··· DATA PROVIDED ···

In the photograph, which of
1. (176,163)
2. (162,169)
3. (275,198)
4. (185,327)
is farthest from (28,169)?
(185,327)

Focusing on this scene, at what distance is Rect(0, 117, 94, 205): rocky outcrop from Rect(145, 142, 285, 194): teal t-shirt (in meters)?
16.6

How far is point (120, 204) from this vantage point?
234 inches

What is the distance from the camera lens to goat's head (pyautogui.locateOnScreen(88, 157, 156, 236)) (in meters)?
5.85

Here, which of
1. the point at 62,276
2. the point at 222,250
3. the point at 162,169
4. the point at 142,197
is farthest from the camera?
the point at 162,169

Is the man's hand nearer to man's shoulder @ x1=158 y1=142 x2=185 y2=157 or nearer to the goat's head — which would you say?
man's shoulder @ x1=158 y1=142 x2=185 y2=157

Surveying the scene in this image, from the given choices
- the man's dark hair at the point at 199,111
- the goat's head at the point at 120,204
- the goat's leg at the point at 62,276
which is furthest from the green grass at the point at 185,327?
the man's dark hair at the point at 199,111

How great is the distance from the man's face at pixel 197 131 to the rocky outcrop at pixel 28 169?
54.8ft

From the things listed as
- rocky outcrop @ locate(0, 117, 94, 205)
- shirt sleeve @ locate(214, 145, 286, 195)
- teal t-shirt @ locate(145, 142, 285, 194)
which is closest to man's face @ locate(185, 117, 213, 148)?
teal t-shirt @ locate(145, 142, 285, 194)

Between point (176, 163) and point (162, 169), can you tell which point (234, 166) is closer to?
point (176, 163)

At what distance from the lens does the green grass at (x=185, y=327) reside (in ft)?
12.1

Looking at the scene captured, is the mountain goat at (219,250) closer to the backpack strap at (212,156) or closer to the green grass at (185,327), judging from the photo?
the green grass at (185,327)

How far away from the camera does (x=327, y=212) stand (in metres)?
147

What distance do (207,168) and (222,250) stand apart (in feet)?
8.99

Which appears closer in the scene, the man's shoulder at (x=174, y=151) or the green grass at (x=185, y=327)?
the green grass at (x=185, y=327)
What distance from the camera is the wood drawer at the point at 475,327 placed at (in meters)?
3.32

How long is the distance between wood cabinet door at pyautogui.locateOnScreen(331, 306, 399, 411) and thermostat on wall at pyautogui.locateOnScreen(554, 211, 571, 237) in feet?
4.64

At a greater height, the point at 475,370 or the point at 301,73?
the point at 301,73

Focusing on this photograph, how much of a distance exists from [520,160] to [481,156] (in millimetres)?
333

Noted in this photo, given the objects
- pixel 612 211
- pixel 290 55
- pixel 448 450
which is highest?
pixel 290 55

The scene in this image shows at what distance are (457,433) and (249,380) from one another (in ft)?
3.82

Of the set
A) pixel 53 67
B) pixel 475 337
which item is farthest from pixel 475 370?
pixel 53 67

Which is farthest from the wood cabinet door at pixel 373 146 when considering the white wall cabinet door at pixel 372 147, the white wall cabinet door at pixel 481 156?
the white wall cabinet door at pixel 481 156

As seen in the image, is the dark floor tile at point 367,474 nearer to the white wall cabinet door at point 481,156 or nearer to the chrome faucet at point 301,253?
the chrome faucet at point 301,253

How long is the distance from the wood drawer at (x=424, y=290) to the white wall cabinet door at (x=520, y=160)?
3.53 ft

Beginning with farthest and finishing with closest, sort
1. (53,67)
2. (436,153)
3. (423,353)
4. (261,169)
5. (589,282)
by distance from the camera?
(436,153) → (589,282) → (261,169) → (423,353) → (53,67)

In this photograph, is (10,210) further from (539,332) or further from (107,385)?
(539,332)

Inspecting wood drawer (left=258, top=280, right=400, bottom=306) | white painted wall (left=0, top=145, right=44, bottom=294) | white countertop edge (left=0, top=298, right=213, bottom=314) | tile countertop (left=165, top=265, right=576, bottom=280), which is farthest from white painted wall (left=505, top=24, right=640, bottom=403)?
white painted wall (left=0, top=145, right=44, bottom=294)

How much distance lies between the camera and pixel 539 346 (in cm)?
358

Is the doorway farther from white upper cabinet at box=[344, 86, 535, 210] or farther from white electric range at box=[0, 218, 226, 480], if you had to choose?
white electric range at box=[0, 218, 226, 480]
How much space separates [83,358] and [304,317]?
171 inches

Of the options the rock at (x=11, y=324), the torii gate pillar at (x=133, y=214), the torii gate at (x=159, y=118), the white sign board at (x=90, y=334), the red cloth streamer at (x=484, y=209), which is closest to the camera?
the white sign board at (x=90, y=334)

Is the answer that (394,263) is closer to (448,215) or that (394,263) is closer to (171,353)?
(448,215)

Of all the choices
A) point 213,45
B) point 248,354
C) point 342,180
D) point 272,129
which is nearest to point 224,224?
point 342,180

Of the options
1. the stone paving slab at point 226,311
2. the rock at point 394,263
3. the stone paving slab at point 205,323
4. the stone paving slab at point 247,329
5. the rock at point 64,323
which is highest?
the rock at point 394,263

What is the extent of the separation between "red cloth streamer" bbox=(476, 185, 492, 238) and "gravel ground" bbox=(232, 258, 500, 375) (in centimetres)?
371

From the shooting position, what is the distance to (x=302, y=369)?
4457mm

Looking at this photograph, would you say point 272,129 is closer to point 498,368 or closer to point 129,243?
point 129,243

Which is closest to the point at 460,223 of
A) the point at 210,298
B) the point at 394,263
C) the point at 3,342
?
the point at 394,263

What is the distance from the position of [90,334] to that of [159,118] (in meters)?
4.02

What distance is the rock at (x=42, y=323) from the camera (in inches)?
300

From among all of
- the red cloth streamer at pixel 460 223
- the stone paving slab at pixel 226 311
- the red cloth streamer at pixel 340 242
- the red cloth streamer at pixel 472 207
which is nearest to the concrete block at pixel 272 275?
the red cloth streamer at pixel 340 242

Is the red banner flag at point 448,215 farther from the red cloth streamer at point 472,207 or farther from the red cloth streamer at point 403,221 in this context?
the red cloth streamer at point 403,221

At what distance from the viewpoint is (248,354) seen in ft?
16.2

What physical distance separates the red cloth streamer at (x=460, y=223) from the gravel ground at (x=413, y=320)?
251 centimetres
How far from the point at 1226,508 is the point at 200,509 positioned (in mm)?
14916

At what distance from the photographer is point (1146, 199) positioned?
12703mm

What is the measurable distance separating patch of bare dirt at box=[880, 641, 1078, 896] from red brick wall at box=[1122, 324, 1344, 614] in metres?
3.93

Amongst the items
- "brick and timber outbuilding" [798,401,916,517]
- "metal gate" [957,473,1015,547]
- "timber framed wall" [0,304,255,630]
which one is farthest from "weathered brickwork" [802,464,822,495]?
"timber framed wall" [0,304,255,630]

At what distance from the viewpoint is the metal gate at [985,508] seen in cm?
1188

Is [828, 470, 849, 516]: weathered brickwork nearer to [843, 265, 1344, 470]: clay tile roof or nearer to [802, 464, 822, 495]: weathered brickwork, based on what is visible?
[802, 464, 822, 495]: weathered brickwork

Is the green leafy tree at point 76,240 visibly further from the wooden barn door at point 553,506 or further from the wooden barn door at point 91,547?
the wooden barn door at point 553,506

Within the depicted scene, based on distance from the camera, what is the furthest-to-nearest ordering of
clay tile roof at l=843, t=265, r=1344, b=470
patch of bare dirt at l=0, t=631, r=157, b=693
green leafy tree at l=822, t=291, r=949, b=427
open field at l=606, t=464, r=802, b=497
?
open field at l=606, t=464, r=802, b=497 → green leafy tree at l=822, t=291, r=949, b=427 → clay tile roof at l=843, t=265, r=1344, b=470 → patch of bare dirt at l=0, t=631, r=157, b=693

···

Only the lines from the one that contains "From among all of" to the end of the data should be output, exactly as they appear.

From among all of
- the red cloth streamer at pixel 460 223
- the stone paving slab at pixel 226 311
- the red cloth streamer at pixel 340 242
- the red cloth streamer at pixel 472 207
which is nearest to the concrete block at pixel 272 275?
the red cloth streamer at pixel 340 242

Is the red banner flag at point 448,215 farther from the red cloth streamer at point 472,207 or farther from the red cloth streamer at point 403,221 in this context?
the red cloth streamer at point 403,221

At what distance from the viewpoint is (248,354) seen in ft?
16.2

What physical distance separates the red cloth streamer at (x=460, y=223) from the gravel ground at (x=413, y=320)?
251 centimetres
How far from the point at 1226,508 is the point at 200,509 positioned (in mm)?
14916

At what distance from the photographer is point (1146, 199) positioned?
12703mm

What is the measurable distance separating patch of bare dirt at box=[880, 641, 1078, 896] from red brick wall at box=[1122, 324, 1344, 614] in metres?
3.93

Amongst the items
- "brick and timber outbuilding" [798,401,916,517]
- "metal gate" [957,473,1015,547]
- "timber framed wall" [0,304,255,630]
which one is farthest from "weathered brickwork" [802,464,822,495]?
"timber framed wall" [0,304,255,630]

At what distance from the viewpoint is the metal gate at [985,508] seen in cm?
1188

Is [828, 470, 849, 516]: weathered brickwork nearer to [843, 265, 1344, 470]: clay tile roof or nearer to [802, 464, 822, 495]: weathered brickwork, based on what is visible?
[802, 464, 822, 495]: weathered brickwork

Is the green leafy tree at point 76,240 visibly further from the wooden barn door at point 553,506 or further from the wooden barn door at point 91,547?
the wooden barn door at point 553,506

Within the depicted scene, based on distance from the camera, what is the furthest-to-nearest ordering of
clay tile roof at l=843, t=265, r=1344, b=470
patch of bare dirt at l=0, t=631, r=157, b=693
green leafy tree at l=822, t=291, r=949, b=427
open field at l=606, t=464, r=802, b=497
?
open field at l=606, t=464, r=802, b=497 → green leafy tree at l=822, t=291, r=949, b=427 → clay tile roof at l=843, t=265, r=1344, b=470 → patch of bare dirt at l=0, t=631, r=157, b=693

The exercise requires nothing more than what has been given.